落合陽一さんがWeekly Ochiaiで話していることが意味不明だ、という記事があって、池上高志さんのツイートでそれを知って読んでみた。

【サバの話だったの?】WEEKLY OCHIAIというコント、あるいは地獄について。


この記事を書いた堀本見さんはとても文才のある人だと思う。これから注目していきたいと思います。

それで、件の落合さんの話だけれども、おそらく理数系の素養がある人にとっては、それほど難解ではないというか、その内容が認識できる、あるいは推定できる程度のことだと思う。

堀本さんは敢えておもしろく書いていらっしゃるけれども、もし、例えば理系の大学院の院生がその場にいたら、あー、チューリング・パターンの話ねとか、それなりに補って聞いていくのだと思う。

おそらく、これは何人かが指摘していることだけれども、普段接している日本のメディアのレベル設定が低すぎるというか、過剰に親切なので(あるいは猫なで声)、落合さんの語り方(そして宇野常寛さんの応じ方)のレベルが見たことないと感じられるだけで、実際には理系の研究者や院生は普段さらにわけのわからない話をしている。

たとえば量子統計の話だとか、超弦理論の話とかになれば、ほとんど意味不明の言葉が続くわけで、比較的わかりやすいと思われている脳科学や認知科学だって、専門家同士の会話は一般の方にはわからないだろう。

落合陽一さんが特別、というよりは、普段着でいるだけだと思う。
ただ、落合さんはちょっとばかり不親切すぎる(笑)というところがあるのだろうけど。

劇場効果(ここでは、動物行動学におけるeavesdroppingに近い意味で使います)
というのがあって、AとBが話していることを横から聞いて最初はわからなかったけれどだんだんわかってくるし、何よりもレベル設定がわかるということがある。

その意味で、Weekly Ochiaiは最高の劇場効果を持っているとは言えると思う。
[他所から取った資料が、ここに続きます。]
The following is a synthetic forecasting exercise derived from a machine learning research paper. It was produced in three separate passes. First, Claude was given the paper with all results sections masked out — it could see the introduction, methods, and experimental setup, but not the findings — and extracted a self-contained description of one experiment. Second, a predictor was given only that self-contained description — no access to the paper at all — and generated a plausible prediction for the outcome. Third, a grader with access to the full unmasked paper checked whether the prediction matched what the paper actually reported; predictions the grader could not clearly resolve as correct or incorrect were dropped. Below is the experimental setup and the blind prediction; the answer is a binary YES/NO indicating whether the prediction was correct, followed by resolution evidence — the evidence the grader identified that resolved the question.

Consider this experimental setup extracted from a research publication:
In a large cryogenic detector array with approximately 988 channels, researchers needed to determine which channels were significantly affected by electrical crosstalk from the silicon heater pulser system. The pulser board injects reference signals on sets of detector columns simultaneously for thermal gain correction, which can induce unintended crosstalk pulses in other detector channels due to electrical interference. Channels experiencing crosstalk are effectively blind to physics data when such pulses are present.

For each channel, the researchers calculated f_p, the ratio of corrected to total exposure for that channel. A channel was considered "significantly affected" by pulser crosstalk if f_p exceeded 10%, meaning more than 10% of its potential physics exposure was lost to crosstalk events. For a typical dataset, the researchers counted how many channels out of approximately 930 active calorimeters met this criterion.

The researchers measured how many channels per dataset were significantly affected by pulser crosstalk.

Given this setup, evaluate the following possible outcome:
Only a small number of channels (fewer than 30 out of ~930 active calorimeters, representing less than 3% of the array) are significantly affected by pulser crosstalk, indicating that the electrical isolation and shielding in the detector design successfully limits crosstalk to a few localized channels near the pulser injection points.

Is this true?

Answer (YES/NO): YES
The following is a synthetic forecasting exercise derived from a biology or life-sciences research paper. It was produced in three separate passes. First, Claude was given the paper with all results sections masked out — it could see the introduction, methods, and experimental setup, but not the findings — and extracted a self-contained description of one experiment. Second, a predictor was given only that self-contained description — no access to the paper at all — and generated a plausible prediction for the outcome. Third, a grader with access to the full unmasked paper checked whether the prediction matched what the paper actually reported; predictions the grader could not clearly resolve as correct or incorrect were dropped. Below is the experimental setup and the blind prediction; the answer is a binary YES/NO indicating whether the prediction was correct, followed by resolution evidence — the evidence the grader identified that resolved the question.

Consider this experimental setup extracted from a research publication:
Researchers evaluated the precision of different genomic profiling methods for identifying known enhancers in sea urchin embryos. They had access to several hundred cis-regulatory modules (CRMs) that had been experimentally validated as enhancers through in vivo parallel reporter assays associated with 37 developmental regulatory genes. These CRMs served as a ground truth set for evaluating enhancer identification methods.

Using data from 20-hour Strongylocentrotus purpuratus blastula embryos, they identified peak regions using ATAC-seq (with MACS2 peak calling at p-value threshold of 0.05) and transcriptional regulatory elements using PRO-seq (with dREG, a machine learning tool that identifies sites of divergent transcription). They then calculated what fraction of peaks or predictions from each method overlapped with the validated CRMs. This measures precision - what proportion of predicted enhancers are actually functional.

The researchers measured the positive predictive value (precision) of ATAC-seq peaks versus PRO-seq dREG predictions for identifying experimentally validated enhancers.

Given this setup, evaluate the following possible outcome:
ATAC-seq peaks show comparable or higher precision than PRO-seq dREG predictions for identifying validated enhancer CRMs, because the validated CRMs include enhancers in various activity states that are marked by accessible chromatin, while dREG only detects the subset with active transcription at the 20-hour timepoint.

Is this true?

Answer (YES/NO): NO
逆に言えば、NHKを含めて日本のテレビを始めとするメディアのレベル設定は低すぎて(BBCのradio 4などでは、専門家どうしが普段どおりの対話をしている番組をよく流しているが、NHKではあれを1000倍くらいに薄めないとだめだろう)、きわめて残念な結果になっている。

日本のメディアは劇場効果がゼロなのだ。

むしろ、Weekly Ochiaiの劇場効果を地上波テレビなどにも広げていくフェーズに来ていると思う。

そうでないと、日本の科学技術リテラシーがいつまで経っても上がらないし、人々のレベル設定も低いままで終わってしまう。

ネット上では、オタク同士が一般関係なく自分たちの普段着のレベル設定で話し合っていることはよく見られることで、興味ある人は日本のメディアは捨てて、そちらの方に接して劇場効果を得るとよいと思う。


堀本見さんの面白い記事をきっかけに、日本のメディア状況の見直しが進めばいいな、と思います。